Your goal: Every record below should be transcribed exactly. Omit the images.

Page-level text extractions:
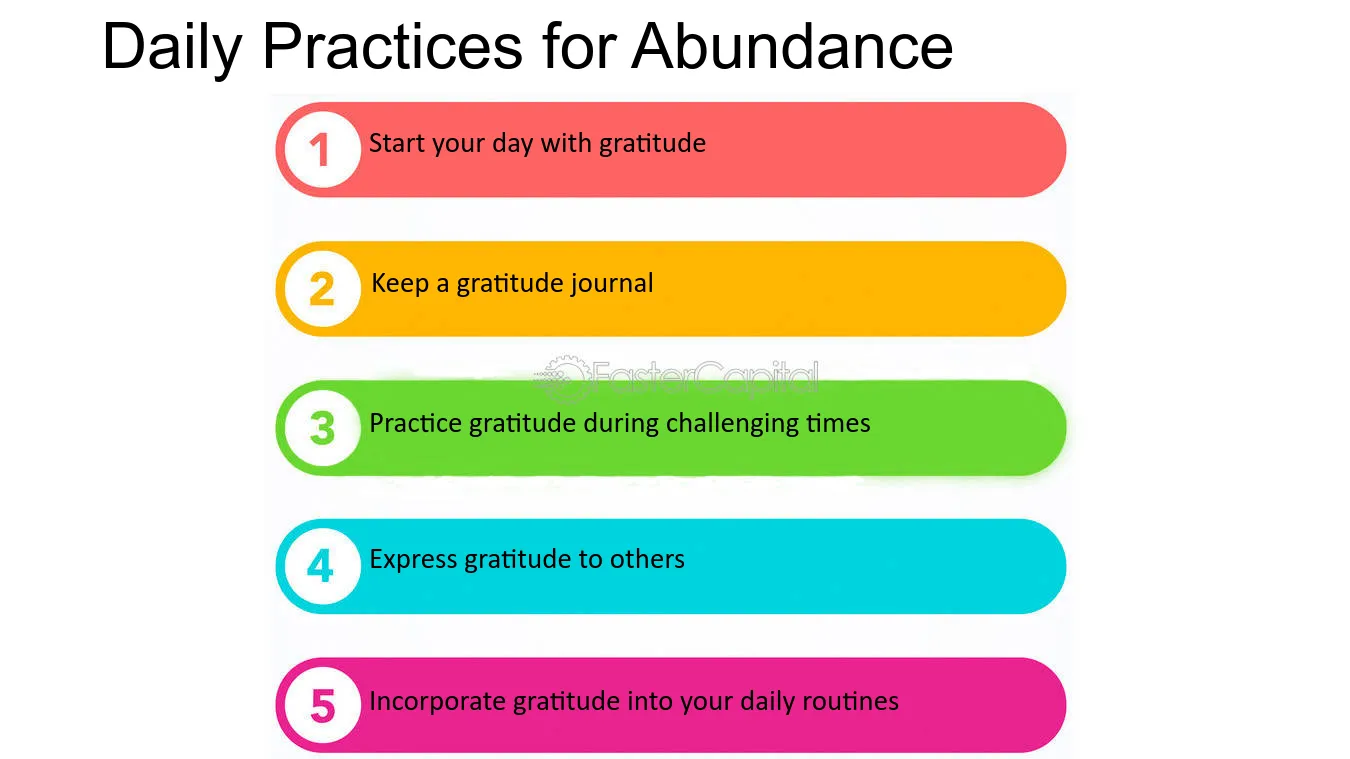 Daily Practices for Abundance

1 Start your day with gratitude

2 Keep a gratitude journal

3 Practice gratitude during challenging times

4 Express gratitude to others

5 Incorporate gratitude into your daily routines

FasterCapital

Task result:
 Daily Practices for Abundance

1 Start your day with gratitude

2 Keep a gratitude journal

3 Practice gratitude during challenging times

4 Express gratitude to others

5 Incorporate gratitude into your daily routines

FasterCapital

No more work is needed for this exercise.